Crytek offered a taste of that difficulty in their latest demo, which is set in a derelict New York City train station overrun by aliens and totalitarian CELL operatives. Wearing your powersuit, which is capable of cloaking and other technological tricks, your only goal is to get from Point A to Point B. Easier said than done.
Wielding a high-powered bow and arrow, the enemies stationed both above and below will open up with some serious firepower the moment they spot you. You are more powerful by far, but CELL can quickly overwhelm you with sheer firepower. It's difficult enough that number of journalists found themselves struggling just to get past the first area. There is a strategy though: run.
Using your suit's cloaking device, which is governed by an energy meter that quickly recharges, it's possible to scout out the waypoint before making a break for it. Assuming you keep to the edges of the dilapidated station and only attack when you need to, it's possible to make it up the stairs and out of the station without too much trouble. But, of course, the main event is still to come.
The next section takes place in a field dominated by tall grass. Do you remember the only good scene in Lost World: Jurassic Park? The one where the dinosaurs are grabbing people as they try to sprint through the tall grass?
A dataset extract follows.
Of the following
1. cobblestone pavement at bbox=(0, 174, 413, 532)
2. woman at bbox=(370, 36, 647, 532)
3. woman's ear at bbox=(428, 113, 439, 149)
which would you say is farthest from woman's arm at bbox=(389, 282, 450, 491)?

Replace the dinosaurs with aliens, and you've got Crysis 3.
Stalkers are vicious. You will see them only seconds before they bounce and attack with a powerful melee strike, giving you bare moments to activate your armored shielding. They're fast too, making it that much more difficult to actually shoot them. Unless you're a really good shot, the bow and arrow is pretty much out here.
While all this is going on, it's actually really easy to get distracted by the scenery. Running at what one would assume are max settings, the grass textures in Crysis 3 are simply gorgeous. Each stalk--blade isn't quite the right word here--waves individually as the Stalkers hop around looking for prey. As usual, if you want to know what the next-generation will look like, you need only look as far as Crysis 3.
The final sequence offers Crysis 3 one last opportunity to flex its graphical muscles. Riding atop a railroad car, your fellow rebel operative Psycho snipes both Stalkers and passing CELL operators as you rush down a tunnel like a bat out of hell. Some very nice looking explosions soon follow.
What's interesting about Crysis 3 is the niche that it fills. Out of all the shooters on display at last night's event, it was clear that EA was positioning Crysis 3 as the choice for the most dedicated gamers. The kind of gamers, in other words, who might drop $4000 or $5000 on a gaming rig (or spend $800 on the components to custom build something nearly as powerful). The ones who want both a beautiful game and a really good challenge.
Crysis 3 would seem to have both of those elements so far. What's striking in particular about the gunplay is how heavy it feels. This is definitely not Call of Duty, where speed and reflexes are paramount. Moreso even than Battlefield, raw aim is what gets the job done in Crysis. At times, it can be unforgiving in that regard, especially when using the bow and arrow. It's deadly, but it seems like the bow would be the province of only the most skilled players. It's just that hard to aim and shoot. In this case, however, the difficulty is welcome. It's the one element, besides the graphics (and the recognizable title), that will help Crysis 3 stand out from the field when it arrives on February 19 of next year.
As for the graphics, Crysis 3 is meant to be pure, unadulterated eye candy, which means its best played on max settings (though it'll probably look amazing regardless). One side effect of that, unfortunately, is that it falls back to the pack a bit on Xbox 360. It still looks very good, but the muddier visuals and somewhat choppier framerate are two elements that definitely stand out. The feeling is that Crytek is putting Crysis 3 on consoles to wring a few extra sales out of the franchise; but in general, their primary focus is on the PC version.
Despite their decision to embrace consoles a few years back (the game is also coming to PlayStation 3), Crytek is still very much a PC developer, and Crysis is still very much a PC franchise. It's a shooter made for the kind of early adopters who pick up new video cards day and date of release, and who have been playing multiplayer since the days of Quake. This is their game. And out of all the shooters on display last night, Crysis 3 seems the most prepared to cater to its chosen audience.